Would you like to know what I would do with an anonymous letter about a patient of mine telling me she overeats? Nada. El zilcho. (An anonymous letter reporting some kind of abuse would be a different story.) I am super curious to know what in heaven’s name Prudence thinks it would accomplish.
Let’s just say for rhetorical ease that I am the pediatrician in question. First of all, if I have any kind of meaningful role in this child’s life, then I am already aware that she is overweight. We record height and weight (and BMI, as a result) at every well check. Also, I have eyes. I know if my patients are overweight. An anonymous tip would tell me what that I don’t already know?
And even if an anonymous letter would somehow cause the scales to drop from my eyes about some random patient of mine, what would she suggest I do? I can think of no surer way to set off a depth charge under my relationship with a parent than to call her in for an appointment where I could engage in weight scolding based on an anonymous letter. In fact, I would find her embarrassment and resentment that some busybody was tattling on her perfectly understandable.

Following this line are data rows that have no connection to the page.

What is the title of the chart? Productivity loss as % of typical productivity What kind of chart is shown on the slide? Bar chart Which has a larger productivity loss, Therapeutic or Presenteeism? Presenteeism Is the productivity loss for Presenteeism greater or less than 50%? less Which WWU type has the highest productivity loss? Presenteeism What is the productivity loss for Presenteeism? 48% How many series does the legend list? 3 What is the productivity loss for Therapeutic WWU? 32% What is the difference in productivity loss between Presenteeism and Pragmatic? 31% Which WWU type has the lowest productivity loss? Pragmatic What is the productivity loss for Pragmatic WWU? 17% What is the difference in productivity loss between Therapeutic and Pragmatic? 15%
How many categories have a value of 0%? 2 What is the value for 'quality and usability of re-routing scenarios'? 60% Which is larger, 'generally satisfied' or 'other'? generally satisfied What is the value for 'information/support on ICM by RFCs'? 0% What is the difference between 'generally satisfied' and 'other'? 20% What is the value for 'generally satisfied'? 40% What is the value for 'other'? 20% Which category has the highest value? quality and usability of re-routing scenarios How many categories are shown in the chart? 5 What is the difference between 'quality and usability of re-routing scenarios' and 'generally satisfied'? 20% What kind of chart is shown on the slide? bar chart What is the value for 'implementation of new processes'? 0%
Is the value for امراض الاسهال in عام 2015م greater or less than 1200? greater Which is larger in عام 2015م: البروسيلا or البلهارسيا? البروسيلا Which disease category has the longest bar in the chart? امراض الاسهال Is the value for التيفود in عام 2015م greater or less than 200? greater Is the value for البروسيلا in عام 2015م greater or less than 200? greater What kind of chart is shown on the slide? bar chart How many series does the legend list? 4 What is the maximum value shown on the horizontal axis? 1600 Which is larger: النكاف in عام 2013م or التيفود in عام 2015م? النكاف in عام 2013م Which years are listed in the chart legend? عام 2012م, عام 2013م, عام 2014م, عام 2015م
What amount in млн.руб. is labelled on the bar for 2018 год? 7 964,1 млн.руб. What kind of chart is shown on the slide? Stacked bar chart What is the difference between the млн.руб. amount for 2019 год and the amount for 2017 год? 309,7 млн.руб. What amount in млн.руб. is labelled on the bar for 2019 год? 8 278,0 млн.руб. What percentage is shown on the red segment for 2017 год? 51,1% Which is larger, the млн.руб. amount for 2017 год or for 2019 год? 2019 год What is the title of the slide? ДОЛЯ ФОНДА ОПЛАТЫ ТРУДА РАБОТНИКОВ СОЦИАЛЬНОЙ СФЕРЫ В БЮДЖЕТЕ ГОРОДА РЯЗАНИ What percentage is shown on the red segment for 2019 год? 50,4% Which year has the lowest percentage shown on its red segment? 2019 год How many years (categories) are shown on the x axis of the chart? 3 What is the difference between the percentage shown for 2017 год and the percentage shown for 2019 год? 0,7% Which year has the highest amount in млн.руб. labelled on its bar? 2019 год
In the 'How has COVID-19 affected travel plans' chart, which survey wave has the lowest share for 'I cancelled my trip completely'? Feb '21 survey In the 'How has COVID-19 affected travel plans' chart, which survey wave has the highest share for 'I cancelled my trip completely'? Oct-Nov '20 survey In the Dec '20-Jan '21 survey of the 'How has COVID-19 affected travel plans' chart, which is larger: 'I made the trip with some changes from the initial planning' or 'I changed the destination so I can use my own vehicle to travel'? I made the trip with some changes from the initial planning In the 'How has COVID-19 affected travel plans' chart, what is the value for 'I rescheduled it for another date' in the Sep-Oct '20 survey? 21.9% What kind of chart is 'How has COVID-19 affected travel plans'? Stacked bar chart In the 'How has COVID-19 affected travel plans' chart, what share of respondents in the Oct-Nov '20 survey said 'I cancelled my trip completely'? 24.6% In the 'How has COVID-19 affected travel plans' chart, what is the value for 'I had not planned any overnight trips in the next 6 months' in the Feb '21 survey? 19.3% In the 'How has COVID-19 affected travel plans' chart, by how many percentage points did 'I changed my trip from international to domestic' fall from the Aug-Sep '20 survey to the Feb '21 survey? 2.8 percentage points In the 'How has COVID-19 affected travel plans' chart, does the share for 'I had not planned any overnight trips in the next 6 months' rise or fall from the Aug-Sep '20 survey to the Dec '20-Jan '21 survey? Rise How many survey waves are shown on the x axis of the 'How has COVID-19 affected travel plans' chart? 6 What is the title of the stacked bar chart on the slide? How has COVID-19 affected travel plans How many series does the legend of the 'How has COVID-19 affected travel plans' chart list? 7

Lastly, I am baffled as to what this supposed authority I have is meant to be. The letter-writer makes clear that the chubby little girl’s mother is not interested in making any changes. While it is my job to discuss nutrition and wellness as part of health maintenance, and I would be remiss if I didn’t mention concerns about weight to the parents of an overweight child, quite a lot of those parents ignore my advice. Parents ignore my advice all the time, about diet and exercise and all manner of other topics. I am powerless to change that, and (excepting cases of actual neglect) have no choice but to accept it. I put these cases in my “I’m not a fishin’ wizard” file and move on. And that’s to say nothing of the dismal success rates of physician-based weight-loss interventions even for patients who are motivated.
So, sorry Prudie. But I have to disagree with your advice again. An anonymous letter to an overweight child’s pediatrician might make the writer feel better, but it won’t do a thing to help the little girl.